One moment from this past year made me stop. It was not a milestone. It was a moment.
We were all together. No tension. No transition energy. No split. Just us. Loud overlapping conversations, boys interrupting each other, someone laughing too hard at something that was not even that funny.
I clocked it in real time. This feels safe. Not perfect. Not polished. Grounded. Connected. Real.
That is when it hit me. I did not just rebuild a life that works. I rebuilt one that feels good to live in.
That moment was the return on every hard decision.
A note for Mental Health Awareness Month, because it is May, and May is May.
The “this feels safe” moment did not arrive on its own. It was earned in a season I do not usually write about.

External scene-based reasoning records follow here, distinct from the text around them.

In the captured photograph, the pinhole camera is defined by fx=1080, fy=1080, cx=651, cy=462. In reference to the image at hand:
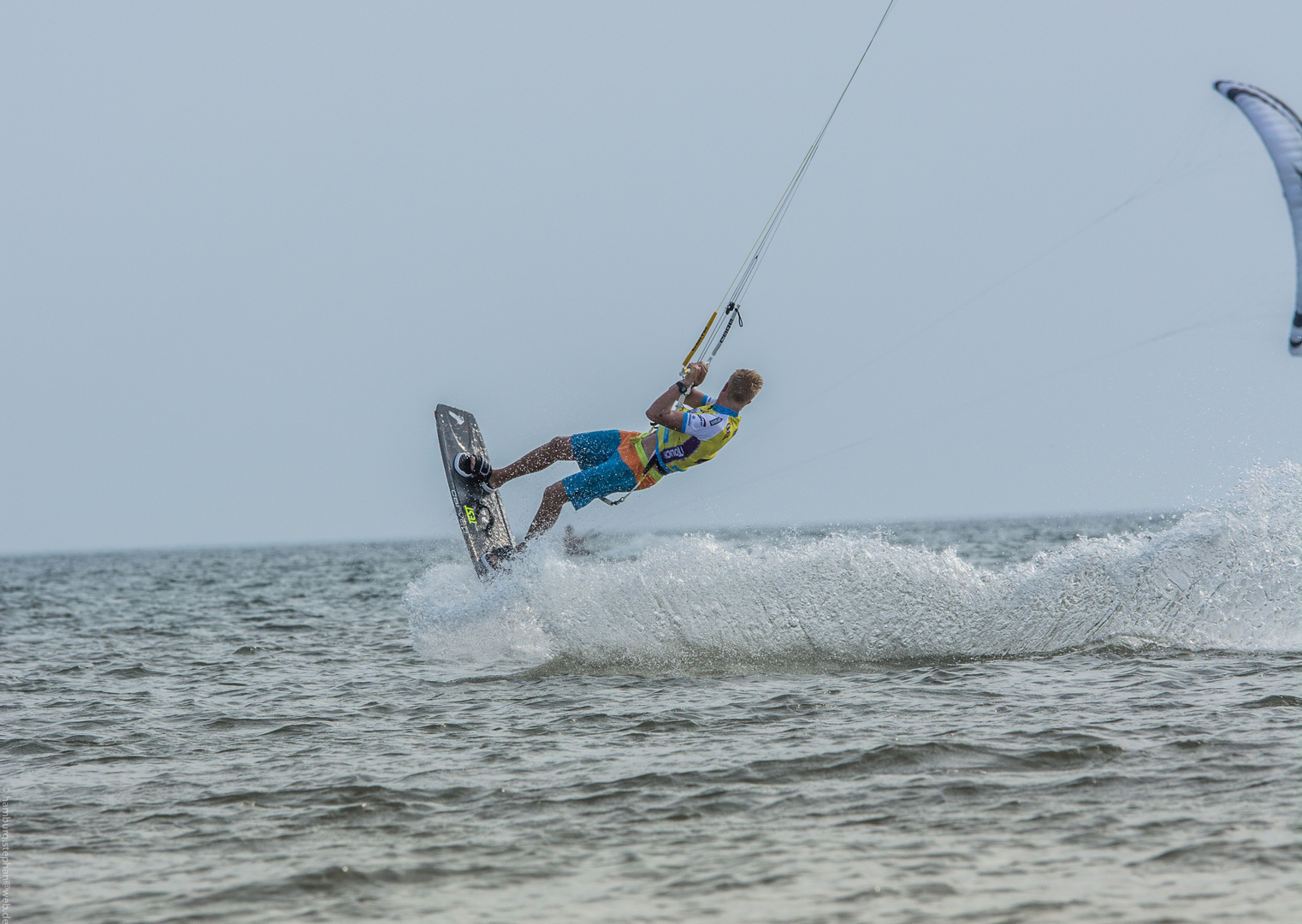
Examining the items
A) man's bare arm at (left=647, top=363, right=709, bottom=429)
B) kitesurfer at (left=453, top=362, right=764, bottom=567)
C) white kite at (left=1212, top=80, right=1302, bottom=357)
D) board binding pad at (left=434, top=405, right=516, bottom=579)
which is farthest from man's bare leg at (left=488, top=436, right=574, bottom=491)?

I went into perimenopause before I got pregnant with Baby B. I knew the signs. I had been tracking my own labs because nobody else was going to do it for me.
I had also lost five.
One before B. Four before Baby B.
Five hearts. Five anniversaries. Five mornings on bathroom floors that nobody else marks. Four boys at the table now. Two of my own. Two bonus boys from my husband. Five who never made it.
Then I got pregnant with Baby B at 40. Sold a company six months pregnant. Delivered a 9lb12oz baby boy. Four months in, the floor opened up underneath me.
What followed was the deepest postpartum depression I have ever known. Not the baby blues. Not “adjusting.” The kind where you watch your own life from behind glass and cannot find the door.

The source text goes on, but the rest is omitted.